Alterations in climate and land use are key drivers of global environmental change in drylands. Understanding the responses of dryland biodiversity to these novel stressors is imperative due to their extensive coverage and their importance in providing key ecosystems services and supporting many human populations. Such importance is further exacerbated due to the high number of endemic species that are unique to these environments.

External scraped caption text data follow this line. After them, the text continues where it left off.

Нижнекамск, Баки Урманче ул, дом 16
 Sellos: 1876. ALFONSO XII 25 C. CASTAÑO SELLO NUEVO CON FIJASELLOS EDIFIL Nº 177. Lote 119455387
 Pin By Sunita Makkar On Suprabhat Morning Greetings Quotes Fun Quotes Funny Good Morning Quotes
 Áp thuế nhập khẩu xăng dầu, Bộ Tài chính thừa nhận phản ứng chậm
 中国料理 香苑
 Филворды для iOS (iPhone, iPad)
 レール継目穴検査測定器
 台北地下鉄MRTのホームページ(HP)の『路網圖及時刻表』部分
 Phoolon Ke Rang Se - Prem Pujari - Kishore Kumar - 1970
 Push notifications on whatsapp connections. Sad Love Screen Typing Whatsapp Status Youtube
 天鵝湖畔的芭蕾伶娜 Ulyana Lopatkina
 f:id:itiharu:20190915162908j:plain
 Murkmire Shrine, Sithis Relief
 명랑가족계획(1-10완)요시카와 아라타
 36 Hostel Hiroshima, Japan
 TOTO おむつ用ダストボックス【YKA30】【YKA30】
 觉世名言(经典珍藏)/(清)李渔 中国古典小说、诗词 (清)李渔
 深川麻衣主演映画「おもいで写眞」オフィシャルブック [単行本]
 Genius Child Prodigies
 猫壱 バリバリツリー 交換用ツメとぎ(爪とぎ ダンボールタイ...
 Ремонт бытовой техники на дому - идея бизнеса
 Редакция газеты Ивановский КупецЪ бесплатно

In this study, we explore the Grinnellian niches of the more than 1,500 plant species that inhabit the most important dryland ecosystems worldwide, extracted from BIODESERT dataset. We downloaded and filtered species occurrence locations from GBIF and BIEN data portals. Then, we used ensembles of Environmental Niche Models (ENMs) to represent the Grinnellian niches of each species, built on an individual species-specific selection of uncorrelated predictors from a set of 74 variables accounting for climate, soil, and topography, at a 10km resolution for the entire world. To ensure a comprehensive representation of the environmental space, we generated pseudo-absences distributed proportionally across 10 strata derived from a Principal Component Analysis (PCA) of the original pool of variables. Finally, for each species, we projected the models onto each of the seven biogeographical realms where the species is currently found, with a presence threshold of at least 1%. This allowed us to validate model projections against the empirical data on dryland communities from the BIODESERT dataset and assess the extent to which potentially suitable locations align with the actual habitats of species adapted to dry environments. This analysis contributes to and may enhance a deeper understanding of the relationship between species potential distributions and the establishment and sustainability of local populations in drylands, which can ultimately help informing ecosystem-level adaptation strategies to global change in extreme environments.